FED vê contratações ganhando fôlego nos EUA

Diretora do Federal Reserve (FED, o banco central norte-americano), Lael Brainard afirmou ontem que há motivos para prever uma "retomada forte" nas contratações de trabalhadores nos próximos meses nos Estados Unidos. Durante evento virtual, ela também comentou que a inflação ganha impulso com a retomada econômica, mas considerou que este "deve ser em geral temporário".

Brainard disse que a perspectiva econômica "é positiva", mas também lembrou da existência de incertezas, em quadro de emprego e inflação ainda "longe das metas" do FED.

Segundo ela, o payroll (dado de emprego) da semana passada, que mostrou geração de vagas abaixo do esperado em abril, foi um lembrete da divergência de ritmos entre a oferta de vagas e as pessoas em busca de emprego. E também notou que gargalos em alguns pontos da economia, como na oferta de semicondutores, "parecem limitar" a produção e também as contratações.

Sobre a trajetória dos preços, a diretora do FED disse que monitorará "com cuidado as expectativas de inflação no médio prazo". E garantiu que, se a inflação estiver acima da meta, o BC "não hesitará" em usar os instrumentos disponíveis para "gentilmente" contê-la. De qualquer modo, ela considera que várias medidas "sugerem que a inflação continua bem ancorada e consistente com nossas metas".

Questionada se auxílios extras na pandemia da Covid-19 poderiam desestimular algumas pessoas a buscar emprego, ela respondeu que os números disponíveis mostram que o argumento não parece fazer sentido, no quadro atual. A diretora ainda disse que, quando o FED estiver mais perto do "progresso substancial" almejado no mercado de trabalho e na inflação, irá comunicar isso claramente. (E.C.)

▶ [Dados de entrada]:
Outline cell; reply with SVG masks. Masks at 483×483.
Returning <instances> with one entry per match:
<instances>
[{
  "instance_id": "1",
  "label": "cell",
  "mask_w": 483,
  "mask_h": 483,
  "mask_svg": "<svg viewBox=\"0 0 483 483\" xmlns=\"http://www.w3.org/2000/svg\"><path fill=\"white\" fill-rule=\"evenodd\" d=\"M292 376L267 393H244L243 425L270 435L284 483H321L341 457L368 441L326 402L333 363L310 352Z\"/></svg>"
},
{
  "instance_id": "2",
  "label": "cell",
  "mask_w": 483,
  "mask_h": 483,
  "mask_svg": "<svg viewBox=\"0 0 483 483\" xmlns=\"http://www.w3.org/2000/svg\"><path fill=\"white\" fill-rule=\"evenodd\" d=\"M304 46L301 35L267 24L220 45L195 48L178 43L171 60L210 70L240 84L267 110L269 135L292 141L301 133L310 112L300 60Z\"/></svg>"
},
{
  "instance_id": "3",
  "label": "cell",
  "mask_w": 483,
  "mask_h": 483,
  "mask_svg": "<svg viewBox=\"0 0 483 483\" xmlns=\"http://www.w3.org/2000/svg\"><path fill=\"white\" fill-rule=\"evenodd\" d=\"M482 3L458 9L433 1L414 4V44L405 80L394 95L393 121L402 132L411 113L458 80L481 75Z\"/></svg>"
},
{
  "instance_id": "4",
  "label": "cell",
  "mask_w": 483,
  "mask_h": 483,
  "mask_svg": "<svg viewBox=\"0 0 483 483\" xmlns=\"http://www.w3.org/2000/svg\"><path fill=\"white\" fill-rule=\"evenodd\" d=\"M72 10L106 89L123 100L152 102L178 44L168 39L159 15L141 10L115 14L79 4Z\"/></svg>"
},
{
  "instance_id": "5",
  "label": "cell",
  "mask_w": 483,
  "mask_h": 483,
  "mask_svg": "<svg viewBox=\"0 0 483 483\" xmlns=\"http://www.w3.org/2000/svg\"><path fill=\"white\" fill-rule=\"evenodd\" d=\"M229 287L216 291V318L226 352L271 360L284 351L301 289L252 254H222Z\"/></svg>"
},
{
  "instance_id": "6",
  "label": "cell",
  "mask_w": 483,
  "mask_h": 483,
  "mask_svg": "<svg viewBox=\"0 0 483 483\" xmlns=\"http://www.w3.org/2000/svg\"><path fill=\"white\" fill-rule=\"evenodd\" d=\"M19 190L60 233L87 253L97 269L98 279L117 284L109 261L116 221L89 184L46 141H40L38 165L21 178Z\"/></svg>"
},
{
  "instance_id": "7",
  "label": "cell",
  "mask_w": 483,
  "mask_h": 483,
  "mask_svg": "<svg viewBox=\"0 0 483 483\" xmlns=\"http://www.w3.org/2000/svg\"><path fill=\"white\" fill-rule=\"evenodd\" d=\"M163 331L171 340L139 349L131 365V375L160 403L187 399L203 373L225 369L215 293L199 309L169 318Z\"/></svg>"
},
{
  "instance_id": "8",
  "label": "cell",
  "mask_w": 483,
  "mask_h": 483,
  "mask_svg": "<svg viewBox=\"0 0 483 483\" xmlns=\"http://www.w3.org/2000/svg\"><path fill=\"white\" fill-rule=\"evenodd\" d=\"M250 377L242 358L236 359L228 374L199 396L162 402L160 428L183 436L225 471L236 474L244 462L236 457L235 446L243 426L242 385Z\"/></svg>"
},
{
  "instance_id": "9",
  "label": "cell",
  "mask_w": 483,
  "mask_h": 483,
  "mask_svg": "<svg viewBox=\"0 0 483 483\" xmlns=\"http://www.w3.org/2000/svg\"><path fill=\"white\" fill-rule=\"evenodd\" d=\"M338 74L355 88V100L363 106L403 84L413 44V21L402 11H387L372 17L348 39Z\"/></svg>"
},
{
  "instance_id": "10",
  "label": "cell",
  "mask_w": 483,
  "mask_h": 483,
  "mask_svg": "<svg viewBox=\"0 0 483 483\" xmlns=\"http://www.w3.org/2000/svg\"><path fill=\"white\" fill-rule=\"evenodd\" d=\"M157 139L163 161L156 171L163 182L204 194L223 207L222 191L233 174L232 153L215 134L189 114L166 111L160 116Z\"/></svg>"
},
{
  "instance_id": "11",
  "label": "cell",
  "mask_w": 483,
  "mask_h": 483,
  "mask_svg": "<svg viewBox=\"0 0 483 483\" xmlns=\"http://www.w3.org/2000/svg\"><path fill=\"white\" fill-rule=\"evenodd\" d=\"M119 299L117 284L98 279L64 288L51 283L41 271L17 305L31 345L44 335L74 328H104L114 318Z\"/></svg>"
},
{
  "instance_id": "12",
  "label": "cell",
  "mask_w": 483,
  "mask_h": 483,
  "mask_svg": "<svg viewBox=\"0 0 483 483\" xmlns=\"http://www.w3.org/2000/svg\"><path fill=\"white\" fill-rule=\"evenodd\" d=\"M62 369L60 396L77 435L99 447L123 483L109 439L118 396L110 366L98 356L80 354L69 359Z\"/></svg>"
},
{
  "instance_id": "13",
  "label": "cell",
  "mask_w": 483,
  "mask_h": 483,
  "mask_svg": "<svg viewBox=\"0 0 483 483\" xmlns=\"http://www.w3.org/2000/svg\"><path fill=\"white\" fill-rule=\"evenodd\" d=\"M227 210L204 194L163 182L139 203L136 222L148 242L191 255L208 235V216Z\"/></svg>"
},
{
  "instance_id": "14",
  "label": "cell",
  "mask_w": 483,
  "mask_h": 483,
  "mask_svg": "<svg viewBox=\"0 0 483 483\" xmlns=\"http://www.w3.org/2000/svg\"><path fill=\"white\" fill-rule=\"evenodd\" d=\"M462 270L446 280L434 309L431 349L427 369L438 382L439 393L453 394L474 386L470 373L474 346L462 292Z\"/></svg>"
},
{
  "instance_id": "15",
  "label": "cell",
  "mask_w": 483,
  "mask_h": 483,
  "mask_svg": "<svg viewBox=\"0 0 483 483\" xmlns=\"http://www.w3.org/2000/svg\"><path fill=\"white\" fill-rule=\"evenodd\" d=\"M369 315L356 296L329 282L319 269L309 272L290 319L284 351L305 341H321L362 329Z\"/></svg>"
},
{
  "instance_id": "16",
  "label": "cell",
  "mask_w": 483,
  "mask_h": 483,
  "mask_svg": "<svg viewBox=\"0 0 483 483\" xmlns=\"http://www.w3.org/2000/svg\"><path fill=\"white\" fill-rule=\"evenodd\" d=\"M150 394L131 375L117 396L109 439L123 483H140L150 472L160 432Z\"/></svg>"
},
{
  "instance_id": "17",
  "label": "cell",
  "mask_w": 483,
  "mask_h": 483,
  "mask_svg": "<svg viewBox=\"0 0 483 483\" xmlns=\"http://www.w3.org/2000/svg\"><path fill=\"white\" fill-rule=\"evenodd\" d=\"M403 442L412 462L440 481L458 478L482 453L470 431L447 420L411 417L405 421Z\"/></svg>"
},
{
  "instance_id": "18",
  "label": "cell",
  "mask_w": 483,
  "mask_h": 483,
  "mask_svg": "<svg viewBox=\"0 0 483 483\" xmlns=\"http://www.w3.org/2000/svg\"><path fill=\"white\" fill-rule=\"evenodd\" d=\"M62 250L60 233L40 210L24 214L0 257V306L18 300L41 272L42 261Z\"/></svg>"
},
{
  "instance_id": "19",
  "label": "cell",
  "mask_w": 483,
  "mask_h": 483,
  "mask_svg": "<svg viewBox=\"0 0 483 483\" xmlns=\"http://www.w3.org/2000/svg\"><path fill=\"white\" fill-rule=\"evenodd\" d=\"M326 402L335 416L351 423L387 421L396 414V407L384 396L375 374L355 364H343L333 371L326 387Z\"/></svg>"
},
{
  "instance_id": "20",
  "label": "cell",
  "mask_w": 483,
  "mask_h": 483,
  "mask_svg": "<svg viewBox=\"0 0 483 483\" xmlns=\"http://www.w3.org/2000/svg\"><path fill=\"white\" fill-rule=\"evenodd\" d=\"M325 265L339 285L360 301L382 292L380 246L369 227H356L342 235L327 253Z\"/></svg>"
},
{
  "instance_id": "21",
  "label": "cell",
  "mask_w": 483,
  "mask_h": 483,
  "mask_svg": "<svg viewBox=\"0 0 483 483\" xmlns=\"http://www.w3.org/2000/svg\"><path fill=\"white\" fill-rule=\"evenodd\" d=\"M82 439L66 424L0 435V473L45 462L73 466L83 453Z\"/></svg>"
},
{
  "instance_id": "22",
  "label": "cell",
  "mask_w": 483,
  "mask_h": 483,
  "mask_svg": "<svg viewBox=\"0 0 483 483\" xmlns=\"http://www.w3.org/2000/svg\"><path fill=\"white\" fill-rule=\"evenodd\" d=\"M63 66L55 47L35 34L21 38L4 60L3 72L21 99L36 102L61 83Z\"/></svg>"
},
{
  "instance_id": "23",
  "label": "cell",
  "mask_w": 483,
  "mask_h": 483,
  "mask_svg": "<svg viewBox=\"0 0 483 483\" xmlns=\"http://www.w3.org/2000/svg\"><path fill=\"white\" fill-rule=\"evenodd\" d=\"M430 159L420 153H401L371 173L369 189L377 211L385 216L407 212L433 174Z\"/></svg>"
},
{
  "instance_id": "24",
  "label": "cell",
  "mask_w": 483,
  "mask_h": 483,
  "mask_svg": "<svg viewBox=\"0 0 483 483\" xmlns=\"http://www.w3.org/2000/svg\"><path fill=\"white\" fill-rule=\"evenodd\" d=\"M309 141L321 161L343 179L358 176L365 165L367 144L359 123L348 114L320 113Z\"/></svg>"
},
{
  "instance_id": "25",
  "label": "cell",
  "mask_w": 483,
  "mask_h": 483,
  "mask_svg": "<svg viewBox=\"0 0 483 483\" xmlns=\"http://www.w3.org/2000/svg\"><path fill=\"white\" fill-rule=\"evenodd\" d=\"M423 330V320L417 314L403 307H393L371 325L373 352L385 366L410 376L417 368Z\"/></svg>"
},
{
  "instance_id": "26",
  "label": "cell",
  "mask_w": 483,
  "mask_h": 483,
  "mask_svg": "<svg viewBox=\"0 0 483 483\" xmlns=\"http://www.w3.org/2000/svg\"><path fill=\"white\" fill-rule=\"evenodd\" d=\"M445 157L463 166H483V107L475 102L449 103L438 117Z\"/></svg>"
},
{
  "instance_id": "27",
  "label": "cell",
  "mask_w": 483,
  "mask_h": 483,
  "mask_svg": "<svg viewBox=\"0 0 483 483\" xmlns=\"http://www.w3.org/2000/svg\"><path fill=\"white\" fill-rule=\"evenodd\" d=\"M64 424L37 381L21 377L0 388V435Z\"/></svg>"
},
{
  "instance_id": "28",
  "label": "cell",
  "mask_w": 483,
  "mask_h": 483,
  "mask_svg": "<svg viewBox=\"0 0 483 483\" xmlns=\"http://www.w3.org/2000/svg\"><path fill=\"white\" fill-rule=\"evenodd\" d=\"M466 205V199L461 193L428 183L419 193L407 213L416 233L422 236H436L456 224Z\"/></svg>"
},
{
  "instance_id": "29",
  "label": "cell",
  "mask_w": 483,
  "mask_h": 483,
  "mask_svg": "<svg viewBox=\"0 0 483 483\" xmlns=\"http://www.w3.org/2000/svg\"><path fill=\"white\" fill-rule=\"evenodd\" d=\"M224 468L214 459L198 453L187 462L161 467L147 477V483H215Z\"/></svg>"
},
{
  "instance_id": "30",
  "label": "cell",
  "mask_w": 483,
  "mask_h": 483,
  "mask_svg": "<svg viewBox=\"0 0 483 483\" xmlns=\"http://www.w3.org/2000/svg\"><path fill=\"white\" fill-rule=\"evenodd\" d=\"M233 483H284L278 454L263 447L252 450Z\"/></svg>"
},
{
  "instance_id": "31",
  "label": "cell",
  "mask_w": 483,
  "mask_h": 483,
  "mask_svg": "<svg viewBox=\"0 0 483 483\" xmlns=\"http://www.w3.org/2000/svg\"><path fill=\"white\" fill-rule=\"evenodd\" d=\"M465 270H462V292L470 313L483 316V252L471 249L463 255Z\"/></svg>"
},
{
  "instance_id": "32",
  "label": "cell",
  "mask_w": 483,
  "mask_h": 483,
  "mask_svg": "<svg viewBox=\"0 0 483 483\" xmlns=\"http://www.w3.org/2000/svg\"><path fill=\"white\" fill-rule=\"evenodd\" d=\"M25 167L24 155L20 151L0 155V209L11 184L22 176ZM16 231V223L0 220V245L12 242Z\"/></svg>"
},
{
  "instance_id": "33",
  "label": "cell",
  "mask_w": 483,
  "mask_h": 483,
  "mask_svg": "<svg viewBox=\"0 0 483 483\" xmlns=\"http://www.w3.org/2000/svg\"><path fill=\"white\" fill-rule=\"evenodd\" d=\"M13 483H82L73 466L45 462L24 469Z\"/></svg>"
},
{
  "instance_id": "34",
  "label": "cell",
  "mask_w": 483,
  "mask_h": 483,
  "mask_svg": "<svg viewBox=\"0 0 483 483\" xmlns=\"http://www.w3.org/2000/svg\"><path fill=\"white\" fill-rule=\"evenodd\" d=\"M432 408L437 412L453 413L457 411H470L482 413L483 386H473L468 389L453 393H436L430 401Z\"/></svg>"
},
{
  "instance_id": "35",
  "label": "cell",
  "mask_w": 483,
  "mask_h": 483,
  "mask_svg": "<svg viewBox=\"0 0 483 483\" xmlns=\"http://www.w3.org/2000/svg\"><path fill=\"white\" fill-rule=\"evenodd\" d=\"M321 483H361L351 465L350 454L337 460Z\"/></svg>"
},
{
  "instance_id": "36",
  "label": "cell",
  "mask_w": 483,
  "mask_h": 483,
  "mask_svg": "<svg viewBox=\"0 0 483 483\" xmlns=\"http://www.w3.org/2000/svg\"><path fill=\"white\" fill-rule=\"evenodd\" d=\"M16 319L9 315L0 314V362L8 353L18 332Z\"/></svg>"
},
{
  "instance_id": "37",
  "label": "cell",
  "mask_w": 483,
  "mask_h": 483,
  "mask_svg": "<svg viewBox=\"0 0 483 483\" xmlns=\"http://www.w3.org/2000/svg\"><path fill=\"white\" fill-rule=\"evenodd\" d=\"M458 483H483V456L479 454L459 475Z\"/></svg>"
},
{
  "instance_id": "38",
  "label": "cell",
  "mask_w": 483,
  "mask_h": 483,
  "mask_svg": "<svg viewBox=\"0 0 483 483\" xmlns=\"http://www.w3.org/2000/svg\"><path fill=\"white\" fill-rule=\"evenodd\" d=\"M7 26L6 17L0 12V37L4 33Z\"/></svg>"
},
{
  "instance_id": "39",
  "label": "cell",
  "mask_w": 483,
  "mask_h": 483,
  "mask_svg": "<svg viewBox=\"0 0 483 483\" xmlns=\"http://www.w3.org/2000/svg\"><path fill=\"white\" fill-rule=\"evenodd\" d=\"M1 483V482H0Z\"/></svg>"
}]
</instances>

▶ [Conjunto de tarefas]:
A: No texto sobre as contratações nos EUA, que exemplo de gargalo Lael Brainard citou como fator que parece limitar a produção e as contratações?
B: Reproduza, do texto sobre as contratações nos EUA, o trecho que vai de "Questionada se auxílios" até "isso claramente. (E.C.)".

▶ [Respostas do exercício]:
A: A oferta de semicondutores.

B:
Questionada se auxílios extras na pandemia da Covid-19 poderiam desestimular algumas pessoas a buscar emprego, ela respondeu que os números disponíveis mostram que o argumento não parece fazer sentido, no quadro atual. A diretora ainda disse que, quando o FED estiver mais perto do "progresso substancial" almejado no mercado de trabalho e na inflação, irá comunicar isso claramente. (E.C.)